It is not until long after the Israelites are settled in their land, during the reign of Solomon and thereafter, that they adopt the practice of giving the names of the Egyptian pharaohs (cf. 1 Kings 11:40; 2 Kings 23:29; Jeremiah 44:30). “Hence instead of being an evidence of lateness, this conformity to Eighteenth Dynasty Egyptian usage turns out to be strong evidence of an authentic Mosaic date of composition.”3

In fact, no author of the OT utilized Egyptian loanwords more than the writer of the Pentateuch. For example, “. . . the expression ’abrēk (Gen 41:43—translated ‘bow the knee’) is apparently the Egyptian ’b rk (‘O heart, bow down!’), although many other explanations have been offered for this; weights and measures, such as zeret (‘a span’) from drt—‘hand’; ēphah (tenth of a homer) from ’pt; hīn (about five quarts volume) from hnw; gōme’ (‘papyrus’) from ḳmyt; qemahi (‘flour’) from ḳm ḥw (a type of bread); . . . ye’ōr (‘Nile, river’) from ’trw—‘river’ (which becomes eioor in Coptic).”4

Hence, it is reasonable to accept the conclusions of respected researcher Garrow Duncan, who wrote, “Thus we cannot but admit that the writer of these two narratives [i.e., of Joseph and of the Exodus] . . . was thoroughly well acquainted with the Egyptian language, customs, belief, court life, etiquette and officialdom; and not only so, but the readers must have been just as familiar with things Egyptian.”4

Summarizing the Evidence

If the author and readers of the Pentateuch were Hebrews who were thoroughly acquainted with all things Egyptian, we must ask—which generation of Hebrews fits this description? The only answer, of course, is Moses and the Exodus generation. And this, indeed, provides us with strong circumstantial evidence for the Mosaic theory.

THE TASK:
Continue the passage on Egyptian influences in the Pentateuch, starting right after its final sentence.

DATA SECTION:
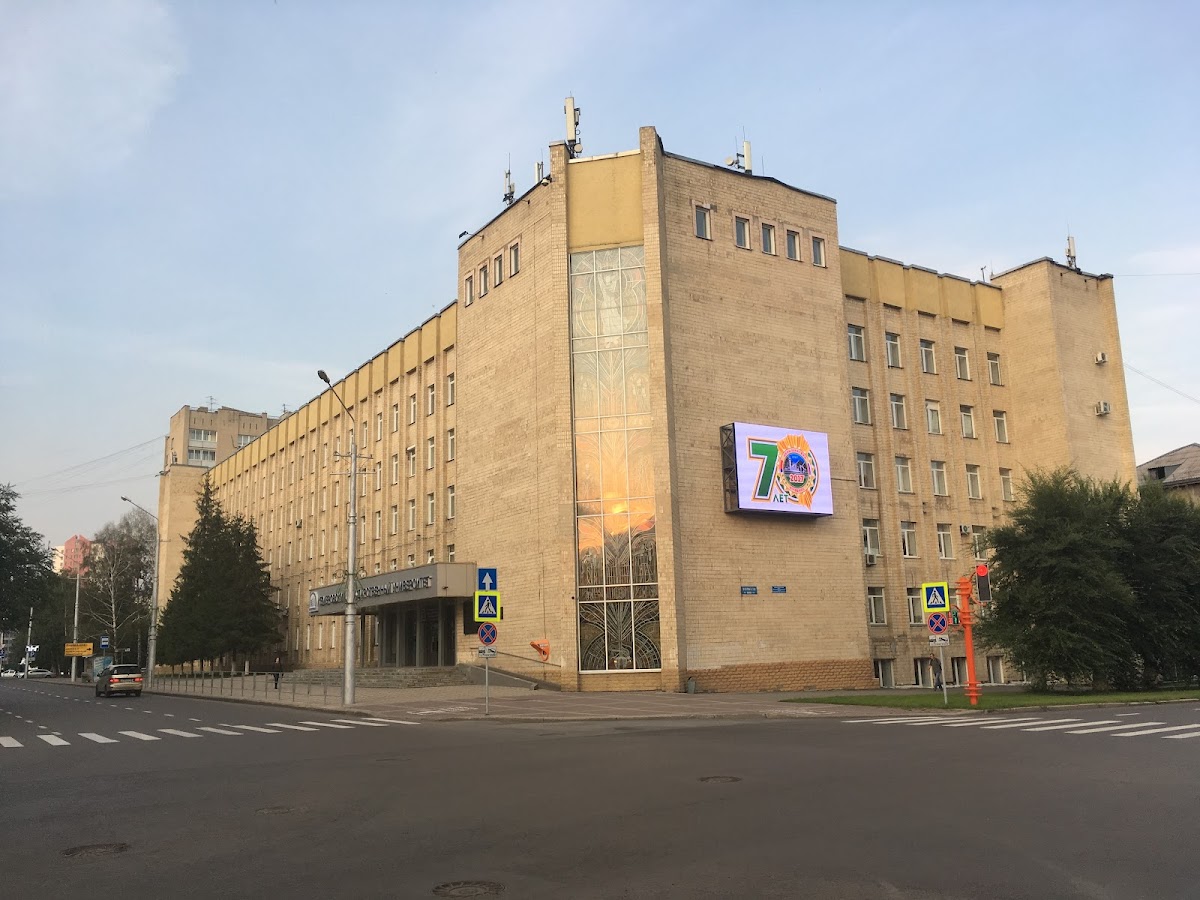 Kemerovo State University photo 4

* * *

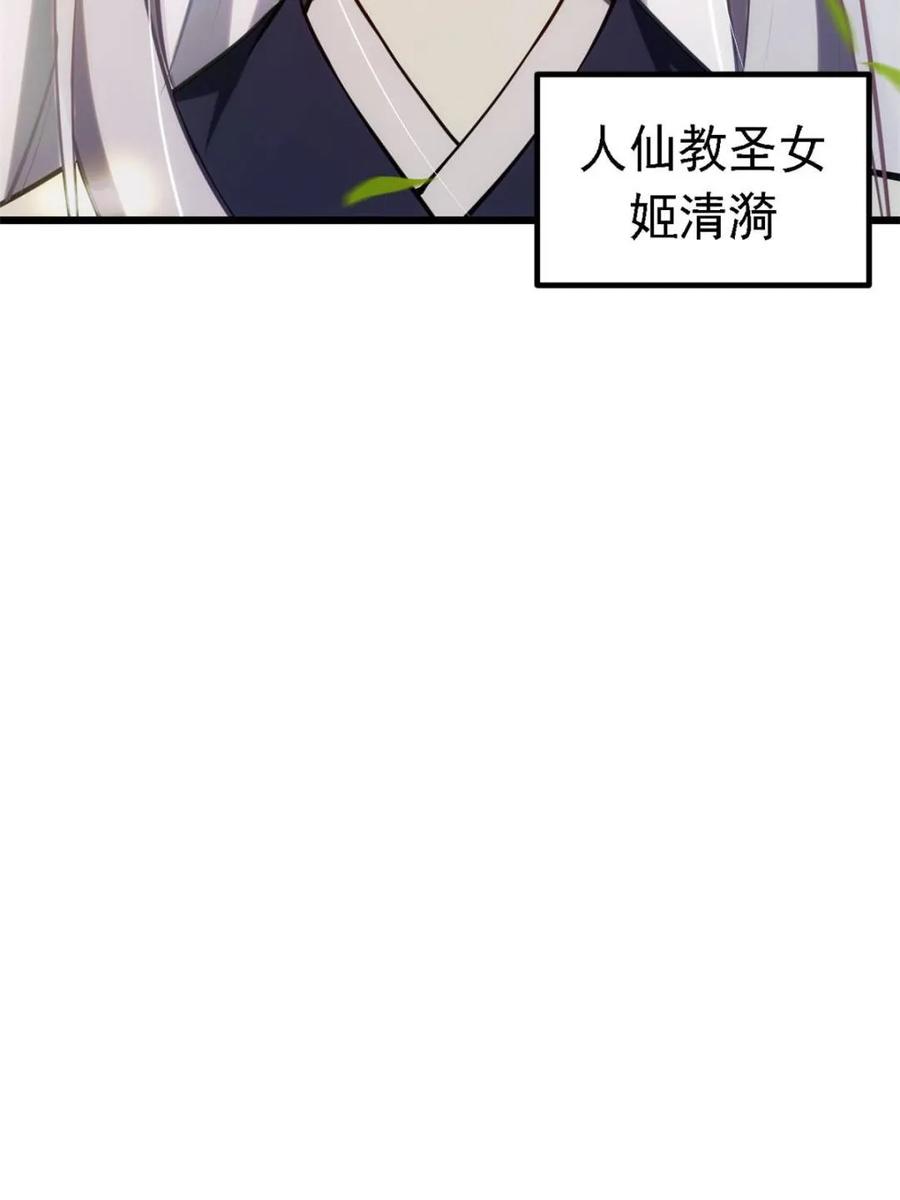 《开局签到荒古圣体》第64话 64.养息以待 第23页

...

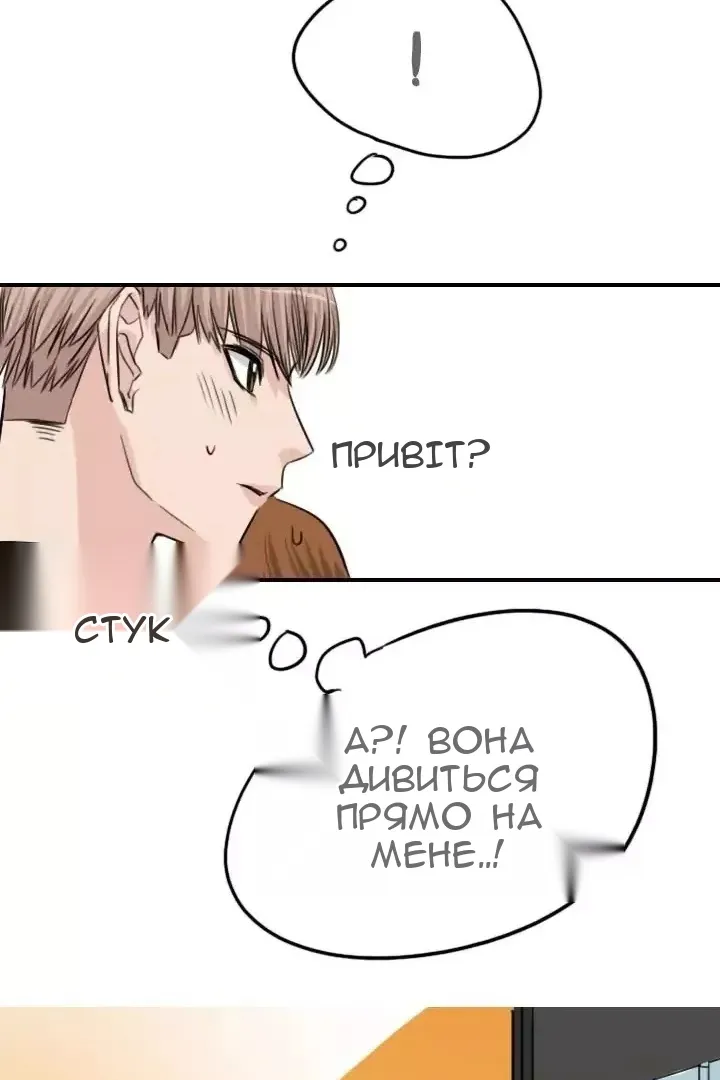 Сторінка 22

OUTPUT:
So far, we have seen two strong reasons to think Moses wrote the Torah. Defense of the traditional view becomes especially significant when we consider that Jesus himself affirmed Mosaic authorship of the Pentateuch (see Matthew 19:1–12, for example). In part two, we will look at several more lines of evidence for this traditional viewpoint.

Endnotes
  1. R. S. Hess, “Language of the Pentateuch,” Dictionary of the Old Testament: Pentateuch, ed. T. Desmond Alexander & David W. Baker (Downers Grove, IL: InterVarsity Press, 2003), 494–95.
  2. Hess, “Language,” 495.
  3. Hess, “Language,” 495.
  4. Gleason Archer, A Survey of Old Testament Introduction, exp and rev ed (Chicago: Moody Press, 2007), 95-96.
  5. J. Garrow Duncan, New Light on Hebrew Origins (London: Macmillan, 1936), 176; quoted in Archer, Survey, 95-96 (n. 14).